In [1]:
# preparing the tools
import networkx as nx
import pandas as pd
import numpy as np
import pickle
%matplotlib notebook
import matplotlib.pyplot as plt
import seaborn as sns

# Company Emails

This project making predictions about networks : will edges be formed. We will using a company's email network `email_prediction.txt`.

## 1. Data

Each node corresponds to a person at the company, and each edge indicates that at least one email has been sent between two people.

The network also contains the node attributes Department and ManagementSalary.

Department indicates the department in the company which the person belongs to, and ManagementSalary indicates whether that person is receiving a management position salary.

The future connections information has been loaded into the `Future_Connections.csv`. The index is a tuple indicating a pair of nodes that currently do not have a connection, and the Future Connection column indicates if an edge between those two nodes will exist in the future, where a value of 1.0 indicates a future connection.

## 2. Problem Definition

* 2A : predict whether or not these individuals are receiving a management position salary.
* 2B : predict future connections between employees of the network.


### Data Analysis

In [2]:
G = nx.read_gpickle('email_prediction.txt')

print(nx.info(G))

Name: 
Type: Graph
Number of nodes: 1005
Number of edges: 16706
Average degree:  33.2458


In [3]:
plt.figure(figsize=(10,9))
pos = nx.random_layout(G)

node_color = [G.degree(v) for v in G]
node_size = [5*G.degree(v) for v in G]

nx.draw_networkx(G, pos, node_size=node_size, node_color=node_color, 
                 alpha=0.7, with_labels=False, edge_color='.5', cmap=plt.cm.Blues)

plt.axis('off')
plt.tight_layout();
plt.show()

<IPython.core.display.Javascript object>

### 2A : Salary prediction

To accomplish this, we shall need to

* Create a matrix of node features
* Train a sklearn classifier on nodes that have ManagementSalary data
* Predict a probability of the node receiving a managment salary for nodes where ManagementSalary is missing.

Let's create a data frame of network G.

In [4]:
# create a data frame for all workers
df = pd.DataFrame(G.nodes(), columns=['Worker'])
df['Department'] = pd.Series(nx.get_node_attributes(G, 'Department'))
df['ManagementSalary'] = pd.Series(nx.get_node_attributes(G, 'ManagementSalary'))
df.head()

Unnamed: 0,Worker,Department,ManagementSalary
0,0,1,0.0
1,1,1,
2,2,21,
3,3,21,1.0
4,4,21,1.0


Let's identify the people in the network with missing values for the node attribute ManagementSalary.

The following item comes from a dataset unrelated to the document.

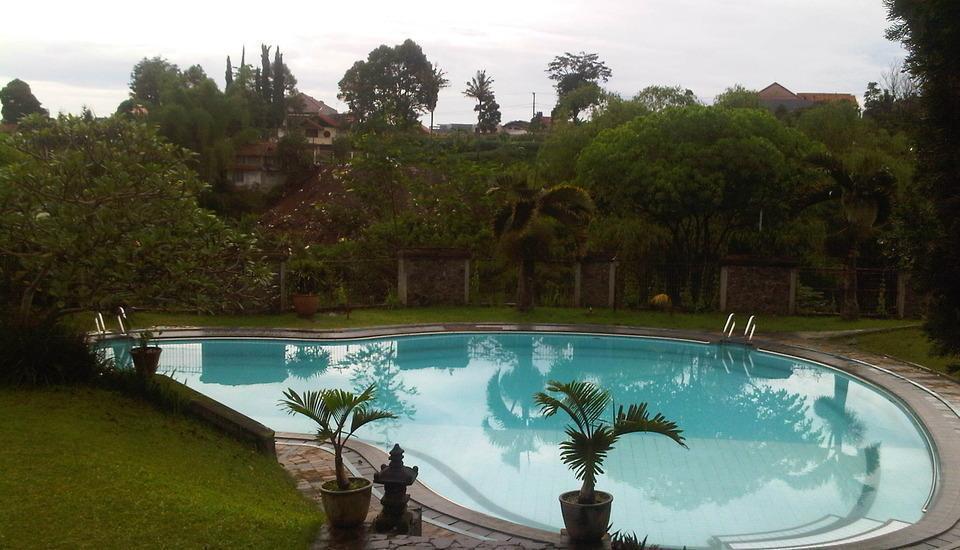 Villa Damos Bandung - Kolam renang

In this way, we'll create 2 data sets : workers who have salary - train, the remaining - test.

In [5]:
# create train and test sets
train_df = df.dropna()
test_df = df[np.isnan(df['ManagementSalary'])]

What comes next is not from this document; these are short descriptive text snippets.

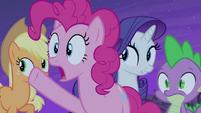 Pinkie Pie -follow that bat!- S4E07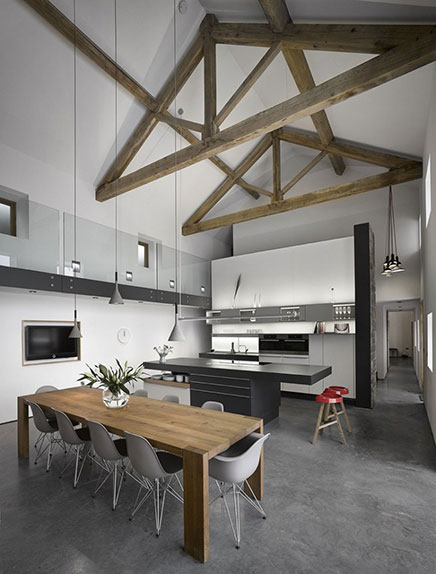 Voormalige boerderij verbouwd met een modern tintje for Inrichting huis modern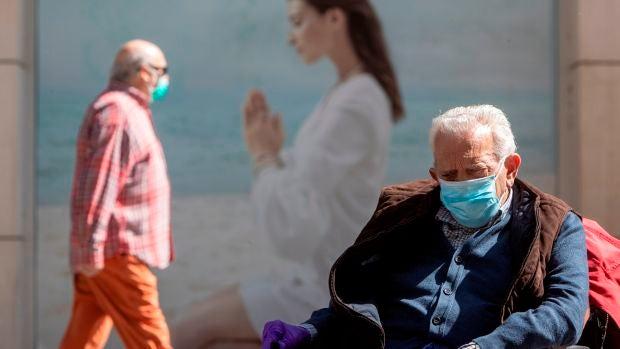 Los mayores cumplen con el uso obligatorio de mascarillas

#  create a matrix of node features
X_train = train_df[['Worker', 'Department']]
y_train = train_df['ManagementSalary']
X_test = test_df[['Worker', 'Department']]
X_train.shape, X_test.shape, y_train.shape

((753, 2), (252, 2), (753,))

In [6]:
plt.figure(figsize=(8,5))
train_df['ManagementSalary'].value_counts().plot(kind="bar");
plt.title("Whether or not employees are receiving a management salary?\nTrain data");
plt.xticks(np.arange(2), ('No', 'Yes'))
plt.show();

<IPython.core.display.Javascript object>

Now we'll train a sklearn classifier on nodes that have ManagementSalary data, and predict a probability of the node receiving a management salary for nodes where ManagementSalary is missing

In [7]:
from sklearn.ensemble import GradientBoostingClassifier

# create a model and fit it
model = GradientBoostingClassifier().fit(X_train, y_train)
# get the result    
predictions = model.predict_proba(X_test)[:, 1]
result = pd.Series(predictions, index=list(test_df['Worker']))
result.head()

1     0.019248
2     0.914392
5     0.929025
8     0.117703
14    0.323648
dtype: float64

In [8]:
res_dict = {'No' : 0, 'Yes' : 0}
for res in result:
    if res >= 0.5:
        res_dict['Yes'] += 1
    else:
        res_dict['No'] += 1

res_df = pd.Series(res_dict)

plt.figure(figsize=(8,5))
res_df.plot(kind="bar");
plt.title("Whether or not employees are receiving a management salary?\nTest data");
plt.show();

<IPython.core.display.Javascript object>

### 2B : New Connections Prediction

To accomplish this, we shall need to

* Create a matrix of features for the edges found in future_connections
* Train a sklearn classifier on those edges in future_connections that have Future Connection data
* Predict a probability of the edge being a future connection for those edges in future_connections where Future Connection is missing.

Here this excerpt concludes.